> _Exercise description_
The listing below should be reproduced precisely, except for its images.

> _Source data_
______

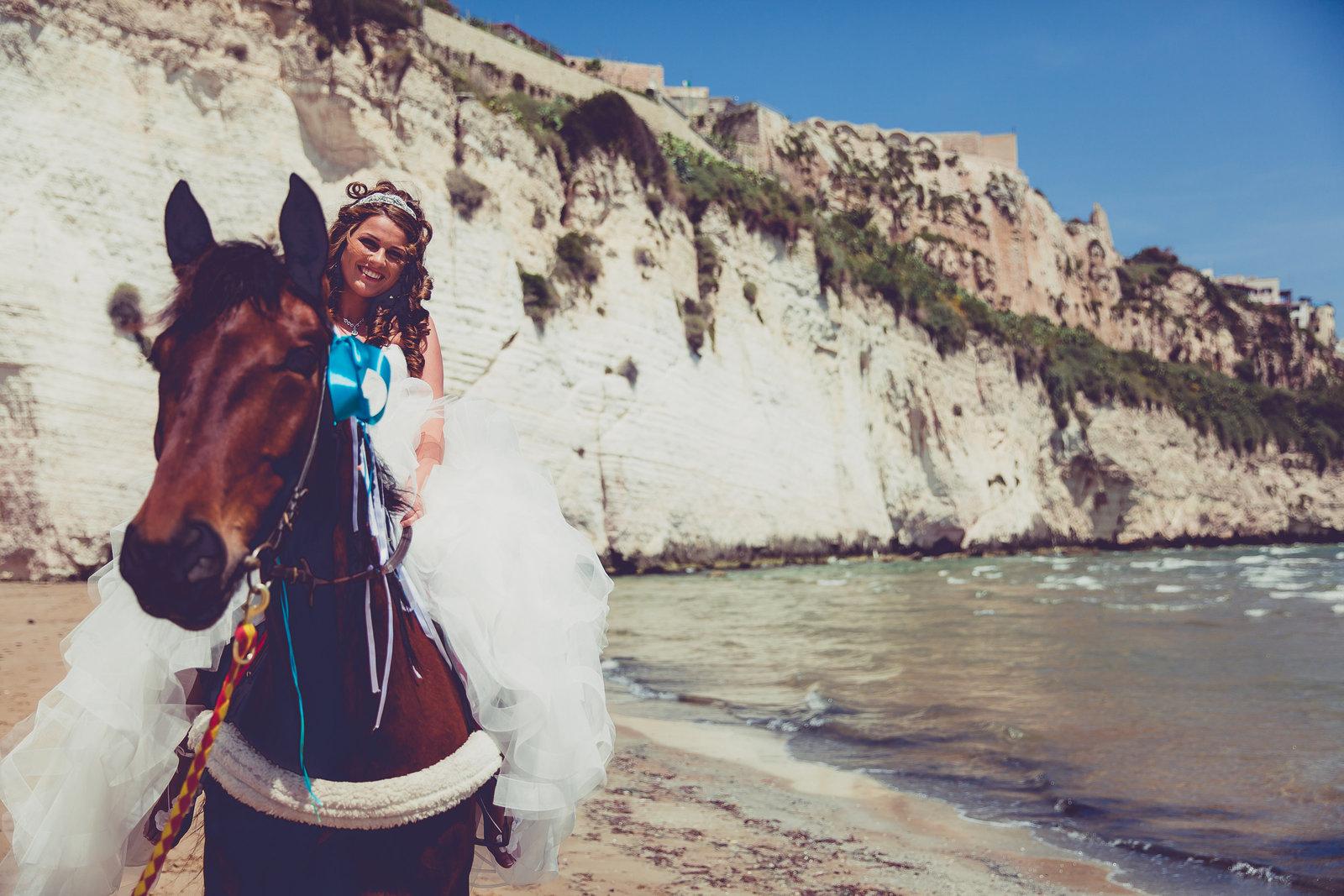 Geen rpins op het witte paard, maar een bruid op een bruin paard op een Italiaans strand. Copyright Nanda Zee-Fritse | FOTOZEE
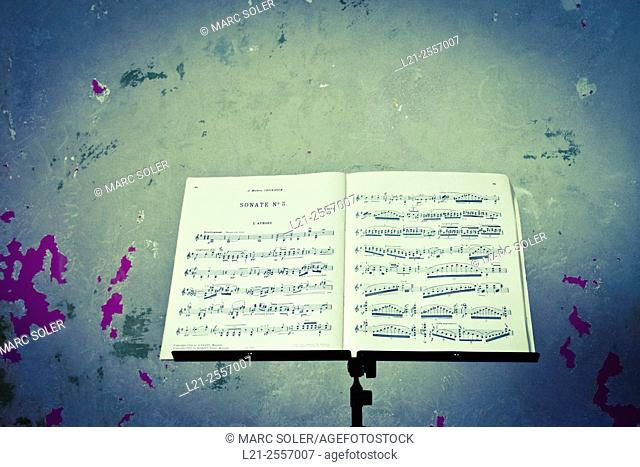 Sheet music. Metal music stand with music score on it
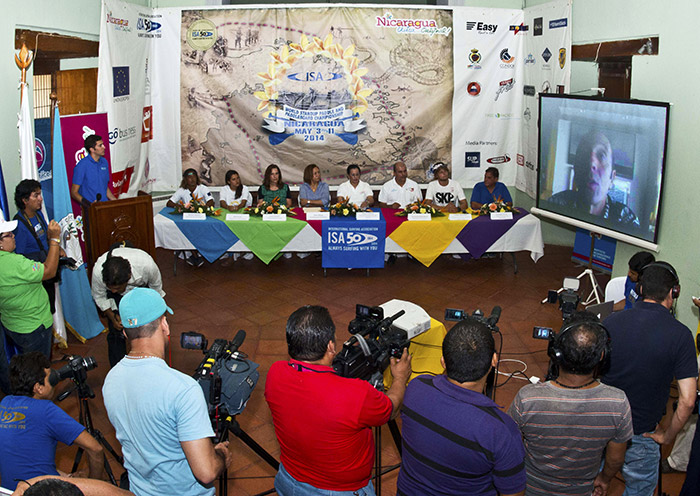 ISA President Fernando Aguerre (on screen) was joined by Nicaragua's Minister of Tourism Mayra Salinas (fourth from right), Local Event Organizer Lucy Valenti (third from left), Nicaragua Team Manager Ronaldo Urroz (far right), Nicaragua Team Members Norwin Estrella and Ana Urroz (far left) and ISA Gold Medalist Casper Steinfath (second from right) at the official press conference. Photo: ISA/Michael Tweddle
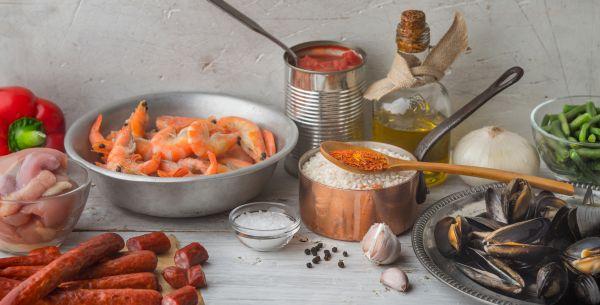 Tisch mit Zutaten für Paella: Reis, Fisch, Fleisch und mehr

______

> _Answer for this exercise_
 Geen rpins op het witte paard, maar een bruid op een bruin paard op een Italiaans strand. Copyright Nanda Zee-Fritse | FOTOZEE
 Sheet music. Metal music stand with music score on it
 ISA President Fernando Aguerre (on screen) was joined by Nicaragua's Minister of Tourism Mayra Salinas (fourth from right), Local Event Organizer Lucy Valenti (third from left), Nicaragua Team Manager Ronaldo Urroz (far right), Nicaragua Team Members Norwin Estrella and Ana Urroz (far left) and ISA Gold Medalist Casper Steinfath (second from right) at the official press conference. Photo: ISA/Michael Tweddle
 Tisch mit Zutaten für Paella: Reis, Fisch, Fleisch und mehr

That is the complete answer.